▸ **What you should do**
Write out all the data again, exactly.

▸ **Source material**
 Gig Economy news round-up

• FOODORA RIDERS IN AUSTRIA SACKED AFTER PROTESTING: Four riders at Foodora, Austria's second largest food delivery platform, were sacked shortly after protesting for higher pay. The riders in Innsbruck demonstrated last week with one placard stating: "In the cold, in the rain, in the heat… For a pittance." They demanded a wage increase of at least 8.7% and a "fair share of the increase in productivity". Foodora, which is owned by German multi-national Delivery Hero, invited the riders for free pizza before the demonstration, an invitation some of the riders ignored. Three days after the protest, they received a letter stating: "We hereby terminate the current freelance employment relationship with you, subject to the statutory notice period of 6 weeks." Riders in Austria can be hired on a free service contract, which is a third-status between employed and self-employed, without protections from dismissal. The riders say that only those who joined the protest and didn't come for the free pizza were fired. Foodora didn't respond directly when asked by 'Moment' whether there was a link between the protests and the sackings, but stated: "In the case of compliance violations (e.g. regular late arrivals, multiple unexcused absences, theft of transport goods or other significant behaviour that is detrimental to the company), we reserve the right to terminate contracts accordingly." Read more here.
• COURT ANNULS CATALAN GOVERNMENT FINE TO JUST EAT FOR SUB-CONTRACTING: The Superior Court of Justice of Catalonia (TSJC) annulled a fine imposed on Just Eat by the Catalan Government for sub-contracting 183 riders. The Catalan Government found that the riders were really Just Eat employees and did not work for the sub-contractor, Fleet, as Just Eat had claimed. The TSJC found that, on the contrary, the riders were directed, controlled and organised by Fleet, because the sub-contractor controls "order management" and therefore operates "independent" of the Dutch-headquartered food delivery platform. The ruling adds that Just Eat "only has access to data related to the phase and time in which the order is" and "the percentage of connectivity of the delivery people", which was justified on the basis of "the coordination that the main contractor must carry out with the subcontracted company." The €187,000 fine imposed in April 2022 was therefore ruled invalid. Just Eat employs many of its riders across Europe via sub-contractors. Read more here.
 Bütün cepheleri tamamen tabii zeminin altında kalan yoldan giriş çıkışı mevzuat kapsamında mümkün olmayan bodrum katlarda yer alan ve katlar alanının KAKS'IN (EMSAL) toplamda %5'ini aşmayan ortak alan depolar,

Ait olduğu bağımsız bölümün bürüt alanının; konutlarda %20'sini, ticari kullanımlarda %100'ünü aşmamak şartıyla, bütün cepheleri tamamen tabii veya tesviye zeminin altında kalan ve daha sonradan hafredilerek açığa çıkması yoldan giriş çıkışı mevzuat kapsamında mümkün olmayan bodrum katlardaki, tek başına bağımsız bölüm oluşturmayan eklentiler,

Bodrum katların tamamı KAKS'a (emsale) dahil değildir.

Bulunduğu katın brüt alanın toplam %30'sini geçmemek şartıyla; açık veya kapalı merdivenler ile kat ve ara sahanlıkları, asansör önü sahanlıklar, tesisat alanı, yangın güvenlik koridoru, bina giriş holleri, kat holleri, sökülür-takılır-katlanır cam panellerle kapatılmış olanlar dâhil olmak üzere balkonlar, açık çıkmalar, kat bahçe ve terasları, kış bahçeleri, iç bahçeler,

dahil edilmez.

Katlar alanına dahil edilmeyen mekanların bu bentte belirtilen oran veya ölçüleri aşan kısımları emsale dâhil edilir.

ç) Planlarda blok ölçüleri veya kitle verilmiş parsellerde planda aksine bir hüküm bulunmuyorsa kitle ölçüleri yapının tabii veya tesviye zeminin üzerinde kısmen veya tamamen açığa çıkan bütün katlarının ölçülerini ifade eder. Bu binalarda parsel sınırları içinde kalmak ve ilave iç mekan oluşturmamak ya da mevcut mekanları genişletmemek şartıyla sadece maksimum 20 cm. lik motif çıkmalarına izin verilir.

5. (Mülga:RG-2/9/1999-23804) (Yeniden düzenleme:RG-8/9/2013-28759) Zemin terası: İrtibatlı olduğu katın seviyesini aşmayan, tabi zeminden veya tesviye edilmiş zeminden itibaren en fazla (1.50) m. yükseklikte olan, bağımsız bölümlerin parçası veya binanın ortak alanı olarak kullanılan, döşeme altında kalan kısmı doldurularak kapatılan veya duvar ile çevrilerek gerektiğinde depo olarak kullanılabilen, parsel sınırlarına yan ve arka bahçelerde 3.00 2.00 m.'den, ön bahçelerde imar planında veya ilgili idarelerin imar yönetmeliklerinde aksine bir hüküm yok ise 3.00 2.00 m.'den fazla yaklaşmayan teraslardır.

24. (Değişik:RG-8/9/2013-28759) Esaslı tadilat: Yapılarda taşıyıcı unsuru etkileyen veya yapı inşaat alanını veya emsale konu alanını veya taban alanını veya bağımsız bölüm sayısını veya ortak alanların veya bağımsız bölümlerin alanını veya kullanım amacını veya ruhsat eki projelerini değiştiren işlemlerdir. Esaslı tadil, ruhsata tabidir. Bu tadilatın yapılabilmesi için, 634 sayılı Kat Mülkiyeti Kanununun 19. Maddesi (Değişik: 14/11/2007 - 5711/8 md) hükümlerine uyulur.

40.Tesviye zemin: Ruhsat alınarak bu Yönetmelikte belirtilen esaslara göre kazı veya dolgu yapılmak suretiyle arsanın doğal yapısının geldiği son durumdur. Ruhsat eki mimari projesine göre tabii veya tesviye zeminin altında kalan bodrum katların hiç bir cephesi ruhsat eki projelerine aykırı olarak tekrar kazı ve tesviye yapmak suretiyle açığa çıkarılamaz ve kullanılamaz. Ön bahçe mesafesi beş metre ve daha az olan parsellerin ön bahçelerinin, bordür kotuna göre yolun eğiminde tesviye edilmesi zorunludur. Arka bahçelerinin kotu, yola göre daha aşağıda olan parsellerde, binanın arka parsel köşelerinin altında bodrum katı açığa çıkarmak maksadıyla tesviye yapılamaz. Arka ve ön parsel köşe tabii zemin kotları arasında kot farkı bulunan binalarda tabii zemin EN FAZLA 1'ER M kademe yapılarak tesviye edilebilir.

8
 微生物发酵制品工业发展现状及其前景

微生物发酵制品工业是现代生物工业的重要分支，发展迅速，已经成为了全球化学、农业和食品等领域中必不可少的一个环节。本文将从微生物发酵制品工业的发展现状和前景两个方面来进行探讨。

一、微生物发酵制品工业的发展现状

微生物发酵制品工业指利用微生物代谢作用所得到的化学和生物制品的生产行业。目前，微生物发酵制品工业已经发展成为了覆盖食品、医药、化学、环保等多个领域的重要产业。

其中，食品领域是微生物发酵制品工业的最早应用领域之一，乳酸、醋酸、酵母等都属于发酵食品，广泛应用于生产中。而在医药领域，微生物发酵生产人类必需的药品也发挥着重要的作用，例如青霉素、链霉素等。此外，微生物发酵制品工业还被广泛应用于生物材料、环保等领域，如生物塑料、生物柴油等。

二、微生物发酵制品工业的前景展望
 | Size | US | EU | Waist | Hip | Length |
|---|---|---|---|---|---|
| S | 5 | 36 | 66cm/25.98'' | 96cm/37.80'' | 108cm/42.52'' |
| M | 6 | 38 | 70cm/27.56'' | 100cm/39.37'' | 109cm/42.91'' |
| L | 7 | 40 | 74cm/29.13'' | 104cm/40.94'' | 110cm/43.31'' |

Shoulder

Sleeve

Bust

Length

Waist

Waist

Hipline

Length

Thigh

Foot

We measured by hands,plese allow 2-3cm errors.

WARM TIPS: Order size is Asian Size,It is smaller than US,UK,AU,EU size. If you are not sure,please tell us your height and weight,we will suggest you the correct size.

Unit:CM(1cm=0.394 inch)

▸ **Result of this task**
 Gig Economy news round-up

• FOODORA RIDERS IN AUSTRIA SACKED AFTER PROTESTING: Four riders at Foodora, Austria's second largest food delivery platform, were sacked shortly after protesting for higher pay. The riders in Innsbruck demonstrated last week with one placard stating: "In the cold, in the rain, in the heat… For a pittance." They demanded a wage increase of at least 8.7% and a "fair share of the increase in productivity". Foodora, which is owned by German multi-national Delivery Hero, invited the riders for free pizza before the demonstration, an invitation some of the riders ignored. Three days after the protest, they received a letter stating: "We hereby terminate the current freelance employment relationship with you, subject to the statutory notice period of 6 weeks." Riders in Austria can be hired on a free service contract, which is a third-status between employed and self-employed, without protections from dismissal. The riders say that only those who joined the protest and didn't come for the free pizza were fired. Foodora didn't respond directly when asked by 'Moment' whether there was a link between the protests and the sackings, but stated: "In the case of compliance violations (e.g. regular late arrivals, multiple unexcused absences, theft of transport goods or other significant behaviour that is detrimental to the company), we reserve the right to terminate contracts accordingly." Read more here.
• COURT ANNULS CATALAN GOVERNMENT FINE TO JUST EAT FOR SUB-CONTRACTING: The Superior Court of Justice of Catalonia (TSJC) annulled a fine imposed on Just Eat by the Catalan Government for sub-contracting 183 riders. The Catalan Government found that the riders were really Just Eat employees and did not work for the sub-contractor, Fleet, as Just Eat had claimed. The TSJC found that, on the contrary, the riders were directed, controlled and organised by Fleet, because the sub-contractor controls "order management" and therefore operates "independent" of the Dutch-headquartered food delivery platform. The ruling adds that Just Eat "only has access to data related to the phase and time in which the order is" and "the percentage of connectivity of the delivery people", which was justified on the basis of "the coordination that the main contractor must carry out with the subcontracted company." The €187,000 fine imposed in April 2022 was therefore ruled invalid. Just Eat employs many of its riders across Europe via sub-contractors. Read more here.
 Bütün cepheleri tamamen tabii zeminin altında kalan yoldan giriş çıkışı mevzuat kapsamında mümkün olmayan bodrum katlarda yer alan ve katlar alanının KAKS'IN (EMSAL) toplamda %5'ini aşmayan ortak alan depolar,

Ait olduğu bağımsız bölümün bürüt alanının; konutlarda %20'sini, ticari kullanımlarda %100'ünü aşmamak şartıyla, bütün cepheleri tamamen tabii veya tesviye zeminin altında kalan ve daha sonradan hafredilerek açığa çıkması yoldan giriş çıkışı mevzuat kapsamında mümkün olmayan bodrum katlardaki, tek başına bağımsız bölüm oluşturmayan eklentiler,

Bodrum katların tamamı KAKS'a (emsale) dahil değildir.

Bulunduğu katın brüt alanın toplam %30'sini geçmemek şartıyla; açık veya kapalı merdivenler ile kat ve ara sahanlıkları, asansör önü sahanlıklar, tesisat alanı, yangın güvenlik koridoru, bina giriş holleri, kat holleri, sökülür-takılır-katlanır cam panellerle kapatılmış olanlar dâhil olmak üzere balkonlar, açık çıkmalar, kat bahçe ve terasları, kış bahçeleri, iç bahçeler,

dahil edilmez.

Katlar alanına dahil edilmeyen mekanların bu bentte belirtilen oran veya ölçüleri aşan kısımları emsale dâhil edilir.

ç) Planlarda blok ölçüleri veya kitle verilmiş parsellerde planda aksine bir hüküm bulunmuyorsa kitle ölçüleri yapının tabii veya tesviye zeminin üzerinde kısmen veya tamamen açığa çıkan bütün katlarının ölçülerini ifade eder. Bu binalarda parsel sınırları içinde kalmak ve ilave iç mekan oluşturmamak ya da mevcut mekanları genişletmemek şartıyla sadece maksimum 20 cm. lik motif çıkmalarına izin verilir.

5. (Mülga:RG-2/9/1999-23804) (Yeniden düzenleme:RG-8/9/2013-28759) Zemin terası: İrtibatlı olduğu katın seviyesini aşmayan, tabi zeminden veya tesviye edilmiş zeminden itibaren en fazla (1.50) m. yükseklikte olan, bağımsız bölümlerin parçası veya binanın ortak alanı olarak kullanılan, döşeme altında kalan kısmı doldurularak kapatılan veya duvar ile çevrilerek gerektiğinde depo olarak kullanılabilen, parsel sınırlarına yan ve arka bahçelerde 3.00 2.00 m.'den, ön bahçelerde imar planında veya ilgili idarelerin imar yönetmeliklerinde aksine bir hüküm yok ise 3.00 2.00 m.'den fazla yaklaşmayan teraslardır.

24. (Değişik:RG-8/9/2013-28759) Esaslı tadilat: Yapılarda taşıyıcı unsuru etkileyen veya yapı inşaat alanını veya emsale konu alanını veya taban alanını veya bağımsız bölüm sayısını veya ortak alanların veya bağımsız bölümlerin alanını veya kullanım amacını veya ruhsat eki projelerini değiştiren işlemlerdir. Esaslı tadil, ruhsata tabidir. Bu tadilatın yapılabilmesi için, 634 sayılı Kat Mülkiyeti Kanununun 19. Maddesi (Değişik: 14/11/2007 - 5711/8 md) hükümlerine uyulur.

40.Tesviye zemin: Ruhsat alınarak bu Yönetmelikte belirtilen esaslara göre kazı veya dolgu yapılmak suretiyle arsanın doğal yapısının geldiği son durumdur. Ruhsat eki mimari projesine göre tabii veya tesviye zeminin altında kalan bodrum katların hiç bir cephesi ruhsat eki projelerine aykırı olarak tekrar kazı ve tesviye yapmak suretiyle açığa çıkarılamaz ve kullanılamaz. Ön bahçe mesafesi beş metre ve daha az olan parsellerin ön bahçelerinin, bordür kotuna göre yolun eğiminde tesviye edilmesi zorunludur. Arka bahçelerinin kotu, yola göre daha aşağıda olan parsellerde, binanın arka parsel köşelerinin altında bodrum katı açığa çıkarmak maksadıyla tesviye yapılamaz. Arka ve ön parsel köşe tabii zemin kotları arasında kot farkı bulunan binalarda tabii zemin EN FAZLA 1'ER M kademe yapılarak tesviye edilebilir.

8
 微生物发酵制品工业发展现状及其前景

微生物发酵制品工业是现代生物工业的重要分支，发展迅速，已经成为了全球化学、农业和食品等领域中必不可少的一个环节。本文将从微生物发酵制品工业的发展现状和前景两个方面来进行探讨。

一、微生物发酵制品工业的发展现状

微生物发酵制品工业指利用微生物代谢作用所得到的化学和生物制品的生产行业。目前，微生物发酵制品工业已经发展成为了覆盖食品、医药、化学、环保等多个领域的重要产业。

其中，食品领域是微生物发酵制品工业的最早应用领域之一，乳酸、醋酸、酵母等都属于发酵食品，广泛应用于生产中。而在医药领域，微生物发酵生产人类必需的药品也发挥着重要的作用，例如青霉素、链霉素等。此外，微生物发酵制品工业还被广泛应用于生物材料、环保等领域，如生物塑料、生物柴油等。

二、微生物发酵制品工业的前景展望
 | Size | US | EU | Waist | Hip | Length |
|---|---|---|---|---|---|
| S | 5 | 36 | 66cm/25.98'' | 96cm/37.80'' | 108cm/42.52'' |
| M | 6 | 38 | 70cm/27.56'' | 100cm/39.37'' | 109cm/42.91'' |
| L | 7 | 40 | 74cm/29.13'' | 104cm/40.94'' | 110cm/43.31'' |

Shoulder

Sleeve

Bust

Length

Waist

Waist

Hipline

Length

Thigh

Foot

We measured by hands,plese allow 2-3cm errors.

WARM TIPS: Order size is Asian Size,It is smaller than US,UK,AU,EU size. If you are not sure,please tell us your height and weight,we will suggest you the correct size.

Unit:CM(1cm=0.394 inch)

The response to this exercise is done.